Text block:
▬▬▬▬▬▬

Assessments can also help us discover employees who have disengaged from their work and are at risk for leaving the company. The Predictive Index, for example, readily explores four areas of common disengagement:
- Disengagement driven from misalignment, or discord, with our leader
- Disengagement driven from our misalignment to our role
- Disengagement driven from misalignment to our team
- Disengagement driven from our misalignment to the culture of our organization
In each instance, the idea is that individuals become intellectually and/or emotionally disconnected from their work, either failing to connect with their boss, their role, their team or even the company itself. Not feeling like you “fit in” in any of these ways is a sure-fire way to disengage you and have you looking for the door.

▬▬▬▬▬▬

Problems to work on:
a. List the four areas of disengagement that the passage on employee disengagement says the Predictive Index explores.
b. Extract the stretch of the passage on employee disengagement from "Assessments can also" through "for the door." word for word.
c. Extend the passage on employee disengagement by writing what comes after its last sentence.

Given information:
▬▬▬▬▬▬

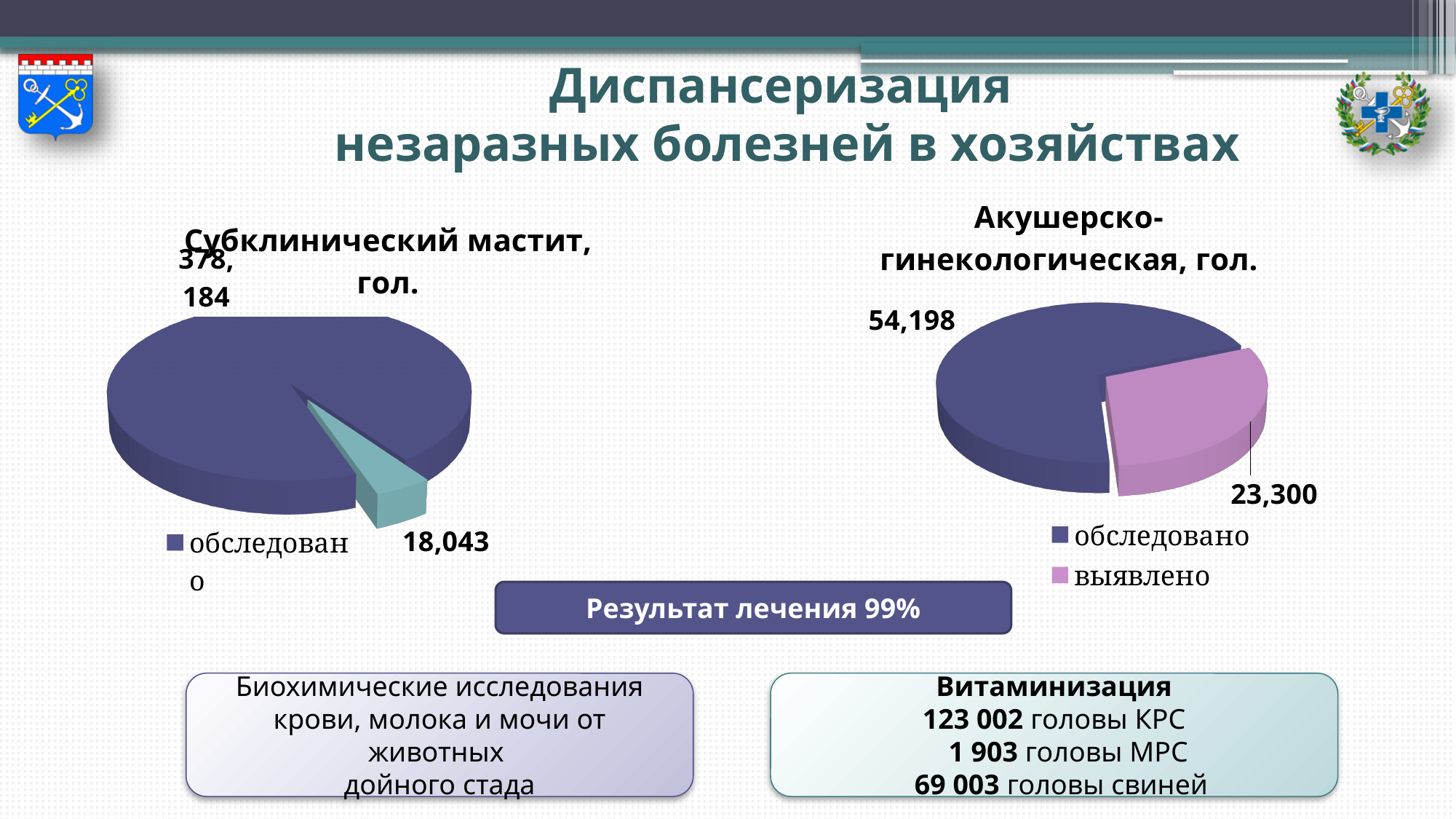
In the left chart "Субклинический мастит, гол.", what is the value for "обследовано"? 378,184 What is the title of the right pie chart? Акушерско-гинекологическая, гол. In the right chart "Акушерско-гинекологическая, гол.", what is the value for "обследовано"? 54,198 In the right chart "Акушерско-гинекологическая, гол.", what is the value for "выявлено"? 23,300 How many slices does the left chart "Субклинический мастит, гол." have? 2 What kind of chart is the left chart titled "Субклинический мастит, гол."? pie chart How many entries does the legend of the right chart "Акушерско-гинекологическая, гол." list? 2 In the left chart "Субклинический мастит, гол.", what value is labelled on the small teal slice? 18,043 In the right chart "Акушерско-гинекологическая, гол.", what is the total of the two slices? 77,498 In the right chart "Акушерско-гинекологическая, гол.", which is larger: "обследовано" or "выявлено"? обследовано In the left chart "Субклинический мастит, гол.", what is the difference between the large slice (378,184) and the small teal slice (18,043)? 360,141 In the right chart "Акушерско-гинекологическая, гол.", what is the difference between "обследовано" and "выявлено"? 30,898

▬▬▬▬▬▬

Answers in order:
a.
- Misalignment, or discord, with our leader
- Misalignment to our role
- Misalignment to our team
- Misalignment to the culture of our organization

b.
Assessments can also help us discover employees who have disengaged from their work and are at risk for leaving the company. The Predictive Index, for example, readily explores four areas of common disengagement:
- Disengagement driven from misalignment, or discord, with our leader
- Disengagement driven from our misalignment to our role
- Disengagement driven from misalignment to our team
- Disengagement driven from our misalignment to the culture of our organization
In each instance, the idea is that individuals become intellectually and/or emotionally disconnected from their work, either failing to connect with their boss, their role, their team or even the company itself. Not feeling like you “fit in” in any of these ways is a sure-fire way to disengage you and have you looking for the door.

c.
But these are also excellent guideposts for you to use with employees to ensure they are not becoming disengaged. Meeting with them regularly to reinforce your commitment to their success and to develop their potential helps to offset these issues and provide assurance, when it’s most needed, that they are valued and have a future with the organization. These areas of potential disengagement can be excellent subjects to explore in regular coaching conversations. And their converse—areas of engagement—are a roadmap to creating maximum alignment and maximum performance from employees.

Two guys that knew a little something about pressure…
These are stressful times and they’re not likely to become less stressful any time soon. Learning to handle our stress is essential and starts with an honest assessment of how we react to stress itself. What adaptations does it put into motion? What is our stress tolerance and our capacity to maintain function over prolonged periods of stress? Greater understanding of our stress tolerance makes us a healthier and more effective leader—one capable of helping his or her employees to similarly acknowledge and combat workplace stress. Spending time understanding and developing a strategy for stress—both for you and your team—will ensure everyone continues to function at their best and will set your company up to succeed when others have lost focus or succumbed to the pressure.